REQUIRED WORK: Lay out every line of the material below as a numbered list, skipping any blank lines. Leave the pictures out of your answer.

(Records from a dataset)
########

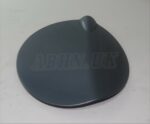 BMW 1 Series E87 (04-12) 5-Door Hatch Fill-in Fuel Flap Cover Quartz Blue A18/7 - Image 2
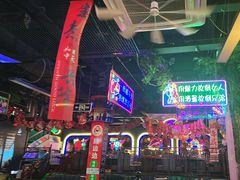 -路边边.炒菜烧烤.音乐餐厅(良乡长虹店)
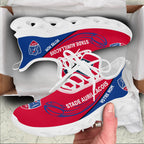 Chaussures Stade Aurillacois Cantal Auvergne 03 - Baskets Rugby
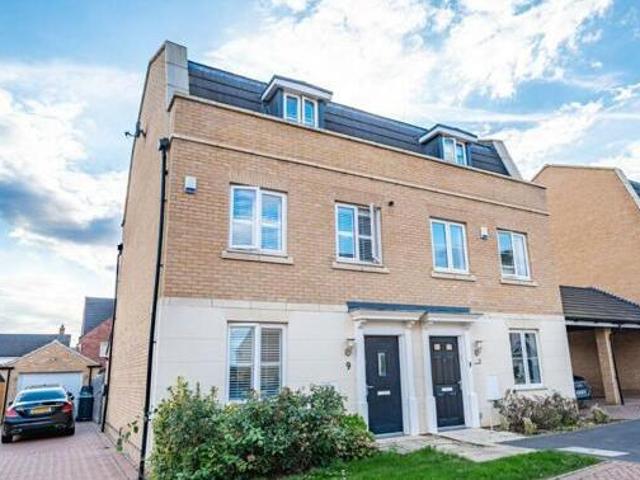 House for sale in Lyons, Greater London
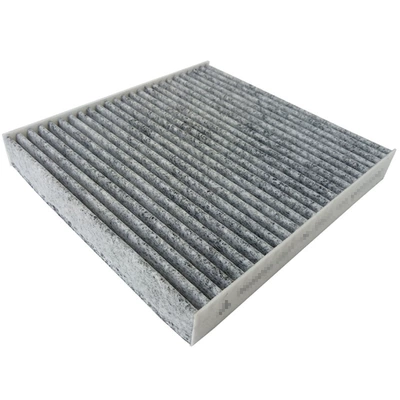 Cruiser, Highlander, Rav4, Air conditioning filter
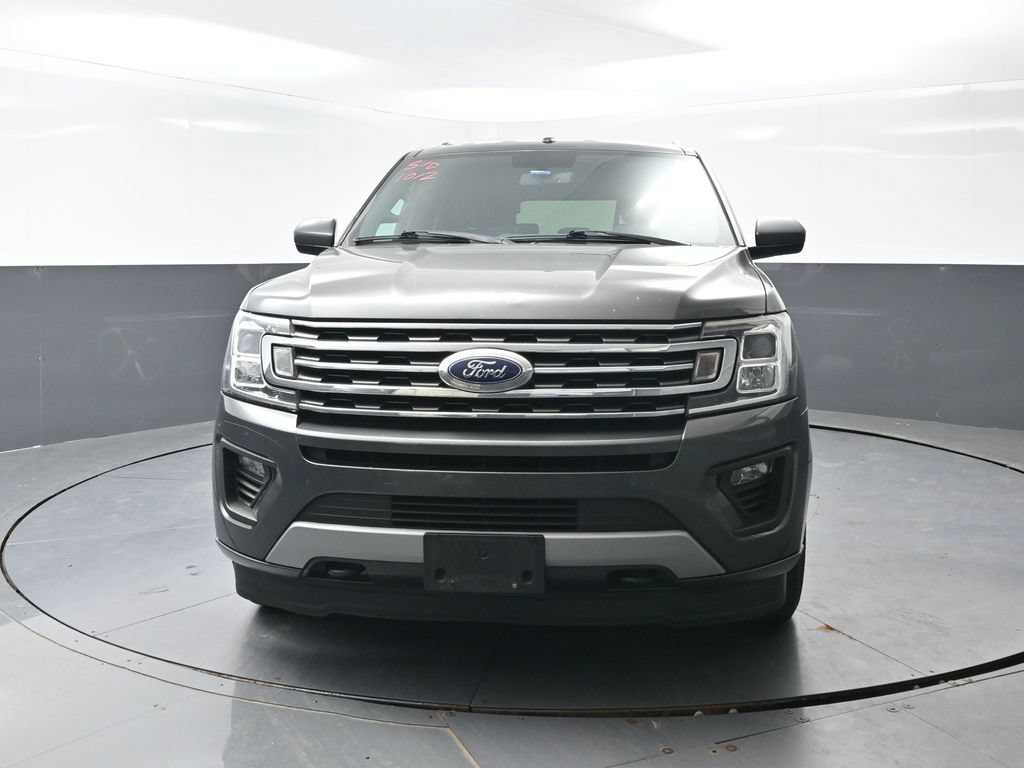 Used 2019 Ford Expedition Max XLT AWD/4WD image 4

########

ANSWER TO THIS EXERCISE:
1.  BMW 1 Series E87 (04-12) 5-Door Hatch Fill-in Fuel Flap Cover Quartz Blue A18/7 - Image 2
2.  -路边边.炒菜烧烤.音乐餐厅(良乡长虹店)
3.  Chaussures Stade Aurillacois Cantal Auvergne 03 - Baskets Rugby
4.  House for sale in Lyons, Greater London
5.  Cruiser, Highlander, Rav4, Air conditioning filter
6.  Used 2019 Ford Expedition Max XLT AWD/4WD image 4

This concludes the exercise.